_Selected text_
## START

CI Utilisation and system efficiency
Ben Cooksley
bcooksley at kde.org
Tue Apr 22 09:57:14 BST 2025
On Tue, Apr 22, 2025 at 9:53 AM Maciej Jesionowski <yavnrh at gmail.com> wrote:
> Hi,
>
Hi Maciej,
> Are these servers running multiple builds at a time, or is a Windows build
> given the full host resources, i.e. 8c/16t and 64GB of RAM? If you can
> monitor the resources in real time, it would be interesting to confirm if
> indeed the CPU utilization is significantly lower than 100%, meaning
> something else is bottlenecking it.
>
There is a reasonable probability that the systems are processing multiple
builds at any given moment.
During the normal working hours in Europe that is almost guaranteed to be
the case.
I am almost 100% certain that the Krita build times on Windows are being
adversely affected by Docker on Windows inefficiencies, with speedups
likely to be significant for Krita if what I saw with Craft builds was
anything to go by.
(Craft builds would essentially be unworkable without the punch through we
currently provide)
>
> I'm not sure what's the expected build time of a native (i.e. no
> docker/VM/etc.) build on these servers, but for reference, I'm seeing a bit
> less than 13 minutes on a stock Ryzen 9 9950X (a developer build, including
> test apps). I can see this number go way up with less cores, but still,
> over 100 minutes is very long.
>
Is that a clean build or an incremental build?
These servers are https://www.hetzner.com/dedicated-rootserver/ax52/ for
the record.
> Thanks,
> Maciej.
>
Cheers,
Ben
>
> On Mon, Apr 21, 2025 at 9:15 PM Ben Cooksley <bcooksley at kde.org> wrote:
>
>> On Tue, Apr 22, 2025 at 5:57 AM Dmitry Kazakov <dimula73 at gmail.com>
>> wrote:
>>
>>> Hi, Ben!

## END

_Supplied information_

## START

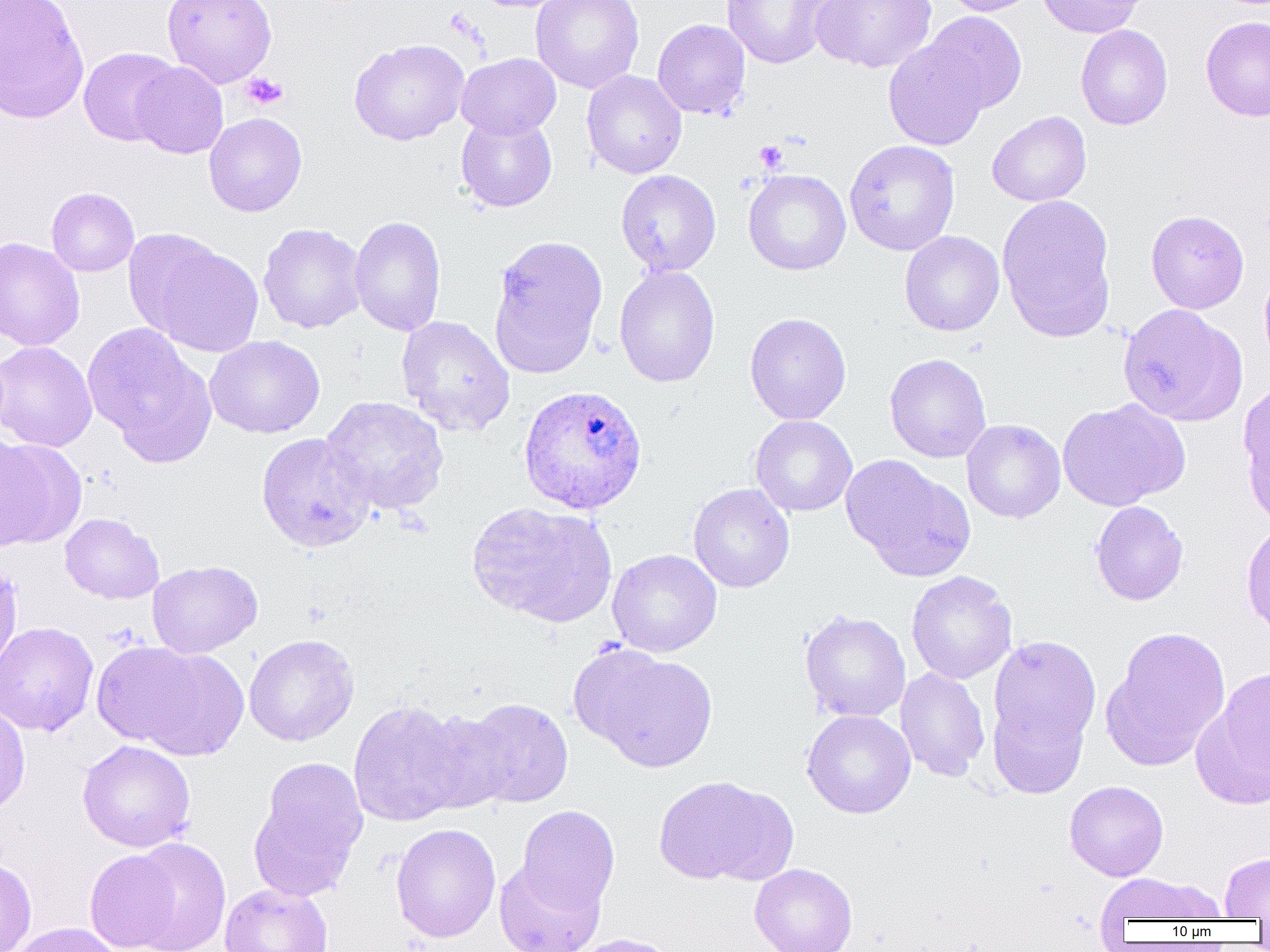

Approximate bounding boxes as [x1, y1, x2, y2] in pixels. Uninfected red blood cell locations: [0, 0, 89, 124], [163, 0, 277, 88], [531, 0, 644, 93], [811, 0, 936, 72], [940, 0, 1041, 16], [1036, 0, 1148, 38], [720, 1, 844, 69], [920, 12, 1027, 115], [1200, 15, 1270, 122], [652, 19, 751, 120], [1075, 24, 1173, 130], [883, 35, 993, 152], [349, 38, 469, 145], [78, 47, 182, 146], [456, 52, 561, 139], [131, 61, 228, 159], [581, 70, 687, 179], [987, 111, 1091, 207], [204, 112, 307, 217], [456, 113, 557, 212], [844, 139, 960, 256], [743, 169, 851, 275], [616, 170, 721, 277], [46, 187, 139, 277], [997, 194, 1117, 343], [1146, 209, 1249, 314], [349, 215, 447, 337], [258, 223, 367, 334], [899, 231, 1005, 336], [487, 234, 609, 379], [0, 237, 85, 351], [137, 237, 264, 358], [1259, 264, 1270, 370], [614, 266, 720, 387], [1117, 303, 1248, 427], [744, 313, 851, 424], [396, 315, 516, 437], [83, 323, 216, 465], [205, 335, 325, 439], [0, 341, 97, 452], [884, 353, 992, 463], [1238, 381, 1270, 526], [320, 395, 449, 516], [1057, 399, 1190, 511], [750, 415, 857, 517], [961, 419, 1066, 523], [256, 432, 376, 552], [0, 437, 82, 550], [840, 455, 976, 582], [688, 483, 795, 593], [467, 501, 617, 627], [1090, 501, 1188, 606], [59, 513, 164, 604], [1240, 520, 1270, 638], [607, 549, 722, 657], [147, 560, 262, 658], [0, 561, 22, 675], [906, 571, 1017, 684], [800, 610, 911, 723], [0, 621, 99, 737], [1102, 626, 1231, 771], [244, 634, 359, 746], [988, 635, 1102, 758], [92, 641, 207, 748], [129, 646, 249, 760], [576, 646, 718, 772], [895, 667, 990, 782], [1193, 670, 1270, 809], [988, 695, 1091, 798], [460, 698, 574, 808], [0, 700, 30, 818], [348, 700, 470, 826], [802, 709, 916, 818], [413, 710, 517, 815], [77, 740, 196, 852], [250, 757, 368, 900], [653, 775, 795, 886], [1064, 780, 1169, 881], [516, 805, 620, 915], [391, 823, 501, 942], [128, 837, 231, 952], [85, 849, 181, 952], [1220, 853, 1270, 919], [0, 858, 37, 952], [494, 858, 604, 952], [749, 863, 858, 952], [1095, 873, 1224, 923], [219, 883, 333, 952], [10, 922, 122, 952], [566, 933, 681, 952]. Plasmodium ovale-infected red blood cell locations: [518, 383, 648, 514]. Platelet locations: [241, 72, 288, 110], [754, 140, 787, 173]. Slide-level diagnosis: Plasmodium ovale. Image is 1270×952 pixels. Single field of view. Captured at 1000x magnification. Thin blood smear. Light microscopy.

## END
## START

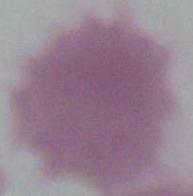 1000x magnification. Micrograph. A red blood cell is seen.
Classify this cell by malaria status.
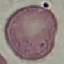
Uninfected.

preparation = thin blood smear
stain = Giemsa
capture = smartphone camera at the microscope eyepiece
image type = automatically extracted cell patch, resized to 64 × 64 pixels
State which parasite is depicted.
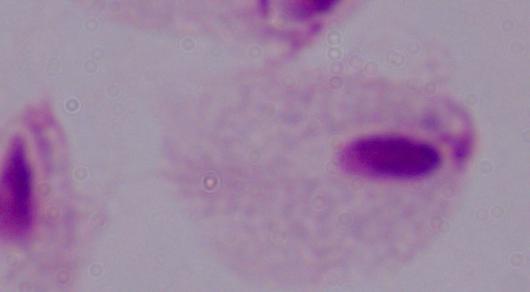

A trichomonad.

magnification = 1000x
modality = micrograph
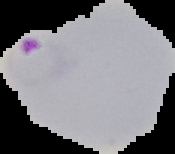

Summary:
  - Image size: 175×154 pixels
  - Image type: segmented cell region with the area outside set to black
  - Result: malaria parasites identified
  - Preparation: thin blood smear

## END
## START

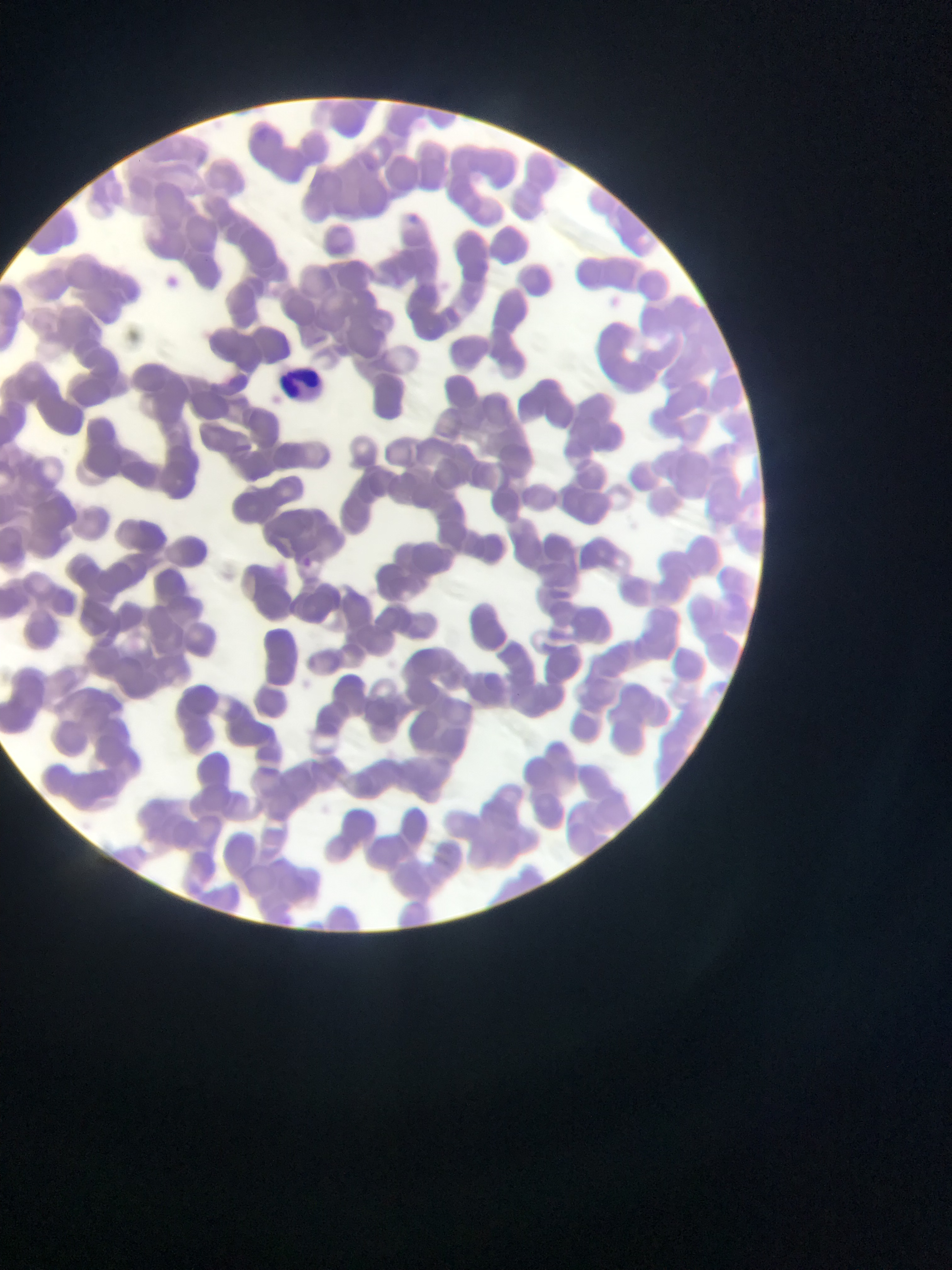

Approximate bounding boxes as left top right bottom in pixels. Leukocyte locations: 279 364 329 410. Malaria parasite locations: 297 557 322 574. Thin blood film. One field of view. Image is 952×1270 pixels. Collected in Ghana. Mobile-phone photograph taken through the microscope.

## END

_Challenges_
1. Answer these from the CI email:
(a) What build time does Maciej see on a stock Ryzen 9 9950X?
(b) When, according to Ben, is it almost guaranteed that the systems are processing multiple builds?
(c) What does Ben think is adversely affecting the Krita build times on Windows?
2. Rewrite everything in the CI email from "I am almost" down to "is very long.", putting "Kdenlive" wherever "Krita" appears.
The lines aren't needed for this.

_Exercise answers_
1.
(a) A bit less than 13 minutes, for a developer build including test apps.
(b) During the normal working hours in Europe.
(c) Docker on Windows inefficiencies.

2.
I am almost 100% certain that the Kdenlive build times on Windows are being
adversely affected by Docker on Windows inefficiencies, with speedups
likely to be significant for Kdenlive if what I saw with Craft builds was
anything to go by.
(Craft builds would essentially be unworkable without the punch through we
currently provide)
>
> I'm not sure what's the expected build time of a native (i.e. no
> docker/VM/etc.) build on these servers, but for reference, I'm seeing a bit
> less than 13 minutes on a stock Ryzen 9 9950X (a developer build, including
> test apps). I can see this number go way up with less cores, but still,
> over 100 minutes is very long.